# Kudos to Shimano / Pearl Izumi



## Srode (Aug 19, 2012)

Shimano Pearl Izumi has a life time warranty on their kits for materials and manufacturing defects. I have a favorite PI Jersey purchased from Competitive Cyclist in 2013 that had a heat welded seam below the neck line in the back come apart. CC found and sent a copy of the receipt, which I sent to Shimano with the warranty form in Sept 2020 with the Jersey. Just got it back repaired today, very happy customer!!!


----------



## rudge66 (Apr 1, 2019)

Thats is excellent. Also you gave some helpful information on sizing for PI recently. Giving body measurements when doing fit reviews is too often left out.

Proper fit with road bike apparel is just as challenging as the bike type , and frame fit. Lots of people get it wrong. 

Anyway good for PI service, and finding a brand you're comfortable with and fits!


----------



## jetdog9 (Jul 12, 2007)

Unable to rep, but thanks for reporting this. It's good to know.


----------



## rudge66 (Apr 1, 2019)

jetdog9 said:


> Unable to rep but thanks for reporting this. It's good to know.


Hey I don't want to start a dust up with you but some folks on this forum are preoccupied with their rep status. And this ranking system is a major flaw.

I just went through the ban process cause some member couldn't take the same as what he dished out . Crumbled. Its ridiculous and counter productive.


Im not here to score social points or correct posters grammar. I want to hear good exchange of information .
Strode is pretty consistent with his posts. He doesn't need green bars or the Sandbox approval.


----------



## pmf (Feb 23, 2004)

*I don't get the whole rep thing*

What purpose does it serve? Kind of a mine's bigger than yours thing I guess. Getting banned for being a troll is a different issue.


----------



## jetdog9 (Jul 12, 2007)

I'd like to think that if it's being used properly, it's mostly a feel good thing and people don't need to take too much stock in it. However, if somebody has contributed to this forum, which is sort of a "club", significantly due to amount and quality (or more accurately amount of good quality) of content they may have a long "rep bar" and you can hopefully expect to know their posts are overall level-headed.

The other thing that I do think is important is negative rep mostly to notify moderators of spammers or truly, truly inappropriate content (like hate speech).

To me, here at rbr when somebody says "would rep you if I could", it's just a common way to say nice post.
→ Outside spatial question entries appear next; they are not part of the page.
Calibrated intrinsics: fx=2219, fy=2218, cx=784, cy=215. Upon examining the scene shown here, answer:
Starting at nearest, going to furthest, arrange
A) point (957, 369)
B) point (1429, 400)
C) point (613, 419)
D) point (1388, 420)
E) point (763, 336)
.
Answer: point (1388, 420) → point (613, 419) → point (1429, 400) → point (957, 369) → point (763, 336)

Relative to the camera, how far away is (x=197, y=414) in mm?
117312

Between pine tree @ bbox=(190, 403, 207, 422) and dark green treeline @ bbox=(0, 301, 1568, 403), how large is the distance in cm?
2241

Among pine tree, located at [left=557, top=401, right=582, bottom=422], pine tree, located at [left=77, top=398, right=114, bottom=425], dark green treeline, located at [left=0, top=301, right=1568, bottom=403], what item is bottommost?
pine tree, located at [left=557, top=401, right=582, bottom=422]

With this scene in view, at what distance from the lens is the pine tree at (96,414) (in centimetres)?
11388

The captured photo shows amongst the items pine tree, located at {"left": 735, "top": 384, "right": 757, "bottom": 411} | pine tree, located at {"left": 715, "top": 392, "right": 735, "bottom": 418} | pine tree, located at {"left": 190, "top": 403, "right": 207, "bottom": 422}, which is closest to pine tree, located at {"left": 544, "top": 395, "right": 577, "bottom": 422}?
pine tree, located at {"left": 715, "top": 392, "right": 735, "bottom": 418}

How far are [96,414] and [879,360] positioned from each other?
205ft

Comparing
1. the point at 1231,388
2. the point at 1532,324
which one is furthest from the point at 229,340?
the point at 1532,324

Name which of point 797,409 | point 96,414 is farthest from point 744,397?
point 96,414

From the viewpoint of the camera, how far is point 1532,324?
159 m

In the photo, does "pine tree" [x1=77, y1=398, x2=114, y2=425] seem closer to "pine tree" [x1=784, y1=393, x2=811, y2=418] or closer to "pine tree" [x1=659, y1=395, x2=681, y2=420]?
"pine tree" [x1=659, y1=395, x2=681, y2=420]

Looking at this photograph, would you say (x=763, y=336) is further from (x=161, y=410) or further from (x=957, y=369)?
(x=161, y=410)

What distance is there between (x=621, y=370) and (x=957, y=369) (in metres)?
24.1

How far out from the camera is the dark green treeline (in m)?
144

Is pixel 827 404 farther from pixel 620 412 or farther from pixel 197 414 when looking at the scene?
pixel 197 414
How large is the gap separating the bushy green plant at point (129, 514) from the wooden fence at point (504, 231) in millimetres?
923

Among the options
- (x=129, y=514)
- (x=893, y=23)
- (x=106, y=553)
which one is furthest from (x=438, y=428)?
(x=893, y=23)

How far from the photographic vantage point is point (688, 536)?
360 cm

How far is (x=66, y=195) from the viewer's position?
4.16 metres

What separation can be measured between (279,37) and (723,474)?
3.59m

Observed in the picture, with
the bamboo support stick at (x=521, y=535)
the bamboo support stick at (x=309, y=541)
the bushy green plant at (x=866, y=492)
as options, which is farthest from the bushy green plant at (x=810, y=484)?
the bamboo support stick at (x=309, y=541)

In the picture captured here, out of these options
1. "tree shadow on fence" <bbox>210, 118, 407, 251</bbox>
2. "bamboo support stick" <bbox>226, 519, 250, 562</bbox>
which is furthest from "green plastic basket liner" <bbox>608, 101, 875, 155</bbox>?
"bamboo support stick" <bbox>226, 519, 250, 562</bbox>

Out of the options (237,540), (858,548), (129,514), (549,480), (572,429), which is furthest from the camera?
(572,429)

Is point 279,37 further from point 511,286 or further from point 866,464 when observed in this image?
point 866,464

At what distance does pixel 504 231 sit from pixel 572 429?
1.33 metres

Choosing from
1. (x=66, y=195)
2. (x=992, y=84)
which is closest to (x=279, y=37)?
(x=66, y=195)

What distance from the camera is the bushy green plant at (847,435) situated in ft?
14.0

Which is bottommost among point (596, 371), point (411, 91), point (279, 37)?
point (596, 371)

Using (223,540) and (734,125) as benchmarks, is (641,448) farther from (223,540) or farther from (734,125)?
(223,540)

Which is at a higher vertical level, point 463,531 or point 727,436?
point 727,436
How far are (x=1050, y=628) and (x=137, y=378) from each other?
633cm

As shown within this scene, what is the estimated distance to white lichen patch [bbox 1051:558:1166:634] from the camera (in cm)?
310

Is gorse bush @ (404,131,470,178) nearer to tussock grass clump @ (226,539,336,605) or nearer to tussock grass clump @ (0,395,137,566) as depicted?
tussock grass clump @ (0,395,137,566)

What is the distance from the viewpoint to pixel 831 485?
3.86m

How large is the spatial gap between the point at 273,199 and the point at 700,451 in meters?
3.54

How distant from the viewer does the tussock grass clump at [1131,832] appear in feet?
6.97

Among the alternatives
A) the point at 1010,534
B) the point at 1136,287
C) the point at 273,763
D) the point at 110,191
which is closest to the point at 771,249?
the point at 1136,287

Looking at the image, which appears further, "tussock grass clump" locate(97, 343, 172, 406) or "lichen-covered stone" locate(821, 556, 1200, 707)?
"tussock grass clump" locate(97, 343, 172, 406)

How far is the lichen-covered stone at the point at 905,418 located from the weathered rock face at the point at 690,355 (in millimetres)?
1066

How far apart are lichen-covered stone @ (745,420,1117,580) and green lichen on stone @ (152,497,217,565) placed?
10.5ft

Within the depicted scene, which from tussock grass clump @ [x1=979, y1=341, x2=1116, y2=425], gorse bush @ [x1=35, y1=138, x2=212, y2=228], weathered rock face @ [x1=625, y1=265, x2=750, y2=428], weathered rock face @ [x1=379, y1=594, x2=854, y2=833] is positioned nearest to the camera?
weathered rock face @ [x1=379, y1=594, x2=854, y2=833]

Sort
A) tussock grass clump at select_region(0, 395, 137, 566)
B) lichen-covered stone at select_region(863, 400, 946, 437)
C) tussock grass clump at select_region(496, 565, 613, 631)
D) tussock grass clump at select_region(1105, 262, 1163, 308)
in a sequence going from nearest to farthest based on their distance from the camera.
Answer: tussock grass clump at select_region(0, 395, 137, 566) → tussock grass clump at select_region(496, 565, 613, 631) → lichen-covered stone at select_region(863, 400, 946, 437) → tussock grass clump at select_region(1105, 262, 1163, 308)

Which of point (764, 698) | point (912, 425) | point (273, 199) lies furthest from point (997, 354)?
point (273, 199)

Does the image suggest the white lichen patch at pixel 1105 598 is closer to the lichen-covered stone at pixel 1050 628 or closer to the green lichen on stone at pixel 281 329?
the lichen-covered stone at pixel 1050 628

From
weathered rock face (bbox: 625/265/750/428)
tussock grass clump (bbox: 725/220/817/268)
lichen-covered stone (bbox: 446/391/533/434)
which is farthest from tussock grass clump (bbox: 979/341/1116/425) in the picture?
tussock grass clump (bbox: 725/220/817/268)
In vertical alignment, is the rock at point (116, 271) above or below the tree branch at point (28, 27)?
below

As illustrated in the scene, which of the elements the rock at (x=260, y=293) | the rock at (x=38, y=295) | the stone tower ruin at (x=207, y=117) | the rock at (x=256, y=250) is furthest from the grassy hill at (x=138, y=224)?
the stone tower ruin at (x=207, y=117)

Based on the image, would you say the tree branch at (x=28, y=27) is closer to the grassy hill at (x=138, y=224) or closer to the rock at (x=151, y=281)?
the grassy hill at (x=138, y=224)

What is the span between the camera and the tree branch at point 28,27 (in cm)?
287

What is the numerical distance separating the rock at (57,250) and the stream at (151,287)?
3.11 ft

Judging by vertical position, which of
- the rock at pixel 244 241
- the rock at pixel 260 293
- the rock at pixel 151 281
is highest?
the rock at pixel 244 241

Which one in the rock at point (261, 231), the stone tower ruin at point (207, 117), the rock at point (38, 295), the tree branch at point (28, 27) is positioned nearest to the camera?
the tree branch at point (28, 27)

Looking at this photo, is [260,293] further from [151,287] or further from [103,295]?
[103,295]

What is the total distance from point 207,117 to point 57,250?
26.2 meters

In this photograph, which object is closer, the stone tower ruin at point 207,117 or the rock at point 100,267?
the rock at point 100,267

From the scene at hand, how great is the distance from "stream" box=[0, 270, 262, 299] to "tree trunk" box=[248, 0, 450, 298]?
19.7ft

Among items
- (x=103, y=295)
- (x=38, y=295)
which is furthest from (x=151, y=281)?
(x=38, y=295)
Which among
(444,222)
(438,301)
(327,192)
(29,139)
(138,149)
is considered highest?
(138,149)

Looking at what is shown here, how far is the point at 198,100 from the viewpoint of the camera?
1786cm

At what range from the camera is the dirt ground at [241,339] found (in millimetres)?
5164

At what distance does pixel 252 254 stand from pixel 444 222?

I don't mean to offend anybody like rudge66 that may have had a rep-related negative experience.

Honestly I think what makes the rep system most useless is that limiting of multiple reps from one member to another. Maybe if the system is neutered to this extend they shouldn't have it at all. On the other hand, if you can pretty much only rep "newer" people it could be considered a guide from more experienced posters to newer ones. 

I know this isn't the topic of this thread, but wanted to reply since my comment started this tangent.


----------



## Lombard (May 8, 2014)

rudge66 said:


> I just went through the ban process cause some member couldn't take the same as what he dished out . Crumbled. Its ridiculous and counter productive.


No, you were banned because you doubled down and did some very obvious trolling.

Hopefully you have learned.


----------



## rudge66 (Apr 1, 2019)

Lombard said:


> No, you were banned because you doubled down and did some very obvious trolling.
> 
> Hopefully you have learned.


Yes, I'm trying ( to learn ) ... and really, I've no ill will toward you. 
But you sent PM's to Members and Moderators.
A campaign to ban me.
Thats's what I refer to as SandBox. 
I poke, and tease just as you do. It's not being a Troll . 

Bike Fit is something I take very seriously. 
Road Bike Fit. 
It has been a challenge for me to fit myself and in the process of doing so I've come across many incorrect suggestions and methods.

I like to ride on the road, as best I can. And I want to help everyone do the same.

so ... let's be friend... and ride.


----------



## Lombard (May 8, 2014)

rudge66 said:


> Yes, I'm trying ( to learn ) ... and really, I've no ill will toward you.





rudge66 said:


> But you sent PM's to Members and Moderators.
> A campaign to ban me.
> Thats's what I refer to as SandBox.
> I poke, and tease just as you do. It's not being a Troll .
> ...




While I can appreciate that you would like to help other riders, I must emphasize that just because one type of fit works for you doesn't mean it works for everyone. Some riders are older and have spinal issues. Not everyone is capable of the same flexibility. 

There was no campaign to ban you. You dug your own hole. However, if you can be gracious, so can I.


----------



## steelbikerider (Feb 7, 2005)

*back on topic - PI warranty and good service*

This thread reminded me that I had a 6 month old pair of PI bibs that had the chamois pad tear down the middle. I sent them back a week ago Monday with a receipt and got a brand new pair of Interval bibs today. With temps in the 70's tomorrow, I will get to try them out. Good job PI.


----------